Let’s Conclude our History of Majorettes
Now by 1940s, majorettes had already become part of popular culture. By that time it was clear that in the next 15 or 20 years to come, people won’t be able to go for very long at a time without seeing majorettes, or images of majorettes, or people wearing uniforms patterned after, inspired by, or just similar to a majorette’s uniform.
As a matter of fact, textile production companies who make clothing with the help of commercially available patterns would find no end of patterns usable for majorette uniforms. Those same patterns could mostly also be used to make skating costumes for girls.
7UP, a popular soft drink from Pepsi Company, ran a series of print ads showing people in ordinary everyday situations while clothed in attires inspired by majorettes. One such print ad from 1951 showed a family hanging out together at home. Nobody was watching TV, and there weren’t any video games yet. Everybody looked very happy as a smiling girl, early teens, majorette uniform, strutted about the room holding a baton. Her little sister was standing behind her looking as if she wanted to be just like the sister she admired. Her brother was enjoying a refreshing drink after his football game, and their parents looked so happy as they celebrated the boy’s successful game.
From these history pages, you might think we’re describing majorettes as a purely American phenomenon, but that’s only how it all came together in the beginning.
Baton twirling and majorettes spread here to Canada by the late 1930s and early 1940s, and majorettes were twirling and strutting in other countries by the 1960s.
In 1956, a Canadian band, the Thorold Reed Band, marched in New Orleans’ Mardi Gras parades.
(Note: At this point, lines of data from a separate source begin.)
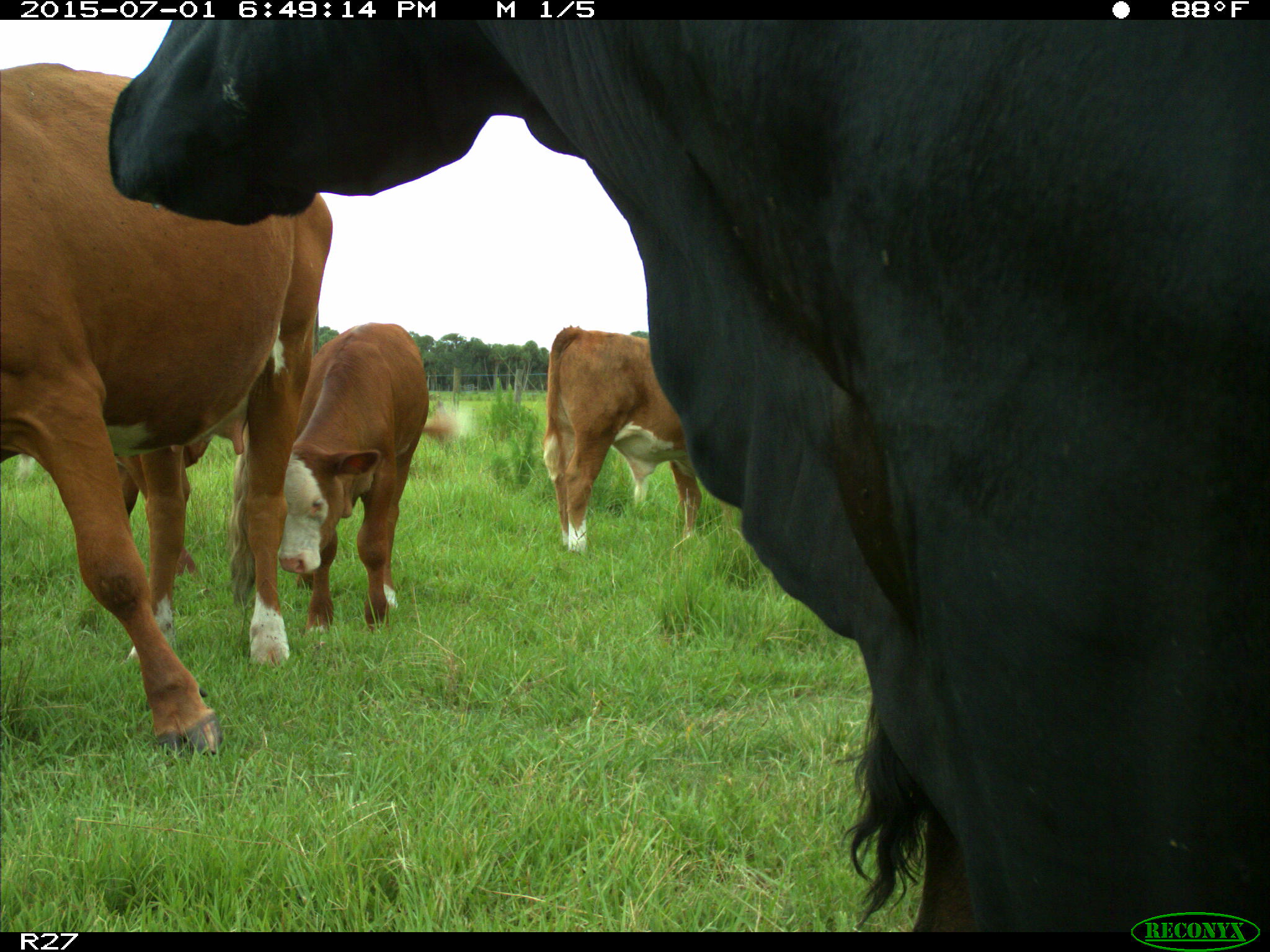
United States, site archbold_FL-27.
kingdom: Animalia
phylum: Chordata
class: Mammalia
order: Artiodactyla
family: Bovidae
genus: Bos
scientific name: Bos taurus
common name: domestic cow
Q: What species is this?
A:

The band was lead by majorettes Barbara and Joan Lounsbury, Canadian sisters who had a long and distinguished career performing as twirlers and majorettes, as well as teaching many girls to be baton-twirling majorettes.
Canadian football fans can tell you plenty about the Canadian Football League‘s annual championship game, the Grey Cup. The festivities surrounding the game has included majorettes, especially the ones marching with each team’s own band, and the majorettes did there part to make the day a success.
One of Canada’s most distinguished dance and twirling teachers was Dorothy Hurst. She founded and trained the Tigerettes, the majorettes associated with the Hamilton Tigercats football team. You might have even seen her marching in the parades with them.
It has been very common for dance schools to include twirling and majorette training.
Being a majorette was a desirable-enough goal that there were times, and places, when someone only needed to advertise classes, and they’d have plenty of would-be students, sometimes quite quickly.
Majorettes can now be found strutting and twirling in countries around the world, and have become more popular in some places than where they started.
From the 1940s to the 1970s, most parades with several or more bands would have almost 100% of the bands led by their majorettes. Now, there are mainly only a few of the bands being led by girls or ladies stepping high as they twirl their batons so skillfully..
Some have said that this is because there are more opportunities for girls to take part in other sports. That may have had some effect. Also, many marching bands have changed have changed their marching and performing styles. That resulted in some people thinking that majorettes just don’t fit in anymore with the band’s style. Maybe they need another 1930s-style trend-setter.
There still are baton twirlers who are keeping twirling alive, and who just won’t let it die out. We feel happy about them and support them.
Maybe we’ll see again the majorette as part of the image of the things we buy every day, including things we eat and drink.